New York City-based slam poet and former teacher Taylor Mali is well-known as a vocal advocate for educators. With more than 6 million YouTube views, his poem "What Teachers Make" is the ultimate comeback to people who disrespect those who dedicate their lives to students. But since Mali left the classroom to perform and lecture to a global audience 12 years ago, he's done more than lyrically defend his colleagues' hard work.
In 2000, Mali launched the New Teacher Project, an effort to use "poetry, persuasion, and perseverance" to inspire 1,000 people to become educators. Mali asked people fill out a form on his site if they became teachers after hearing him speak or perform.
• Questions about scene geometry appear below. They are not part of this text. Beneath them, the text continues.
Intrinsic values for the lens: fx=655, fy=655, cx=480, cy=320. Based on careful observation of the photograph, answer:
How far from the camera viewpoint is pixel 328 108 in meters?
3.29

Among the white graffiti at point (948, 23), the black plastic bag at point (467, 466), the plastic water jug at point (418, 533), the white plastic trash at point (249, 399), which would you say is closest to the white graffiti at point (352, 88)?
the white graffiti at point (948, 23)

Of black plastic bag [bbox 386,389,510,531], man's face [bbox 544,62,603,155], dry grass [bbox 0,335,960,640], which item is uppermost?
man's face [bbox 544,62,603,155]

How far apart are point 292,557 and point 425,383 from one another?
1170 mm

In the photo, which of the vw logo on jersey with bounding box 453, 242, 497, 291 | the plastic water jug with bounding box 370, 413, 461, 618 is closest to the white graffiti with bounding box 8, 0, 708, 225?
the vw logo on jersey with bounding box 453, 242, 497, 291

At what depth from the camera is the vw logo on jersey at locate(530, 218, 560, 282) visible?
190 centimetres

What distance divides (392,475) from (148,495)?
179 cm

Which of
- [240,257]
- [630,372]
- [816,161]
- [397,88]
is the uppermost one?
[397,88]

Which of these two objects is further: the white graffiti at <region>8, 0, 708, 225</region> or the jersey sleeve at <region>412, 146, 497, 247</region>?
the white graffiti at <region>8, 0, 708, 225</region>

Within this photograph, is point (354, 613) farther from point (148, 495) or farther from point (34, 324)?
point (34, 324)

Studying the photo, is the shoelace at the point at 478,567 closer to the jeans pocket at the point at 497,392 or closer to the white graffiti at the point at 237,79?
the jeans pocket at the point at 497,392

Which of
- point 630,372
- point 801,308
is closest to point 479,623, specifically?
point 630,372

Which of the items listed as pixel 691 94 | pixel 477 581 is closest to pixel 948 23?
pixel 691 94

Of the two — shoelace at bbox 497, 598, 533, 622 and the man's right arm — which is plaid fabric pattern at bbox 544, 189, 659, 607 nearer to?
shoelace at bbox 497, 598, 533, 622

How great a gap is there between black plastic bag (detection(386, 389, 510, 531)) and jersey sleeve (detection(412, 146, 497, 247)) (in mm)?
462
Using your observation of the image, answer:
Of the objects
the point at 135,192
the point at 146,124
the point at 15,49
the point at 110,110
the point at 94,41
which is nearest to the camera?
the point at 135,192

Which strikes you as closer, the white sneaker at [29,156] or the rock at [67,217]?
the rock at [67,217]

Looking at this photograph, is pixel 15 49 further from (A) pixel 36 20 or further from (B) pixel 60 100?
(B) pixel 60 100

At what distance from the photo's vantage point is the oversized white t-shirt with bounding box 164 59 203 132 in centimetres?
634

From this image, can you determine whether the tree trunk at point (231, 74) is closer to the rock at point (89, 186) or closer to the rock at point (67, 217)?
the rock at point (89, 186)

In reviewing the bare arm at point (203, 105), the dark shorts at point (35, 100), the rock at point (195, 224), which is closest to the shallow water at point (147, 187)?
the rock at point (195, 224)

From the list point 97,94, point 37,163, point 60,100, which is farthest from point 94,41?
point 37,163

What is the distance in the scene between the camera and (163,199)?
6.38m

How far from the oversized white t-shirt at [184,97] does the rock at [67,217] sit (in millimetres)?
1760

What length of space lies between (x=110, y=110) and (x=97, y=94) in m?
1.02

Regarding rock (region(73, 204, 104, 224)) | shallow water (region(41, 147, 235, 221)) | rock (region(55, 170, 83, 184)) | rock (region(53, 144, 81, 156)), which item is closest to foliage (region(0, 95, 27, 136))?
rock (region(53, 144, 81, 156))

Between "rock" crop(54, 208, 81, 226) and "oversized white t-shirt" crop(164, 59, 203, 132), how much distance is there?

When he started the project, he had no idea how long it would take to reach the goal but guessed he might accomplish it by 2006. "I failed," he says.
But no longer. Twelve years after he started, Mali has reached his goal of helping push 1,000 people to become educators. To celebrate the accomplishment, Mali is throwing a party in New York City next month and releasing his new book, What Teachers Make, which he describes as "an impassioned defense of teachers and why our society needs them now more than ever." He's also produced an updated video for the poem that first put him on the map. The video recounts a teacher being put on the spot at a dinner party by a snide lawyer who asks what he's paid.
Even though I've heard Mali's poetic response countless times over the years, it still thrills me to hear him break down why what teachers "make" has nothing to do with money. And despite reaching his goal, Mali has no plans to stop encouraging people to become teachers. "It may not pay what it should," he says, "but there are other rewards; and if you think you have what it takes you should consider it."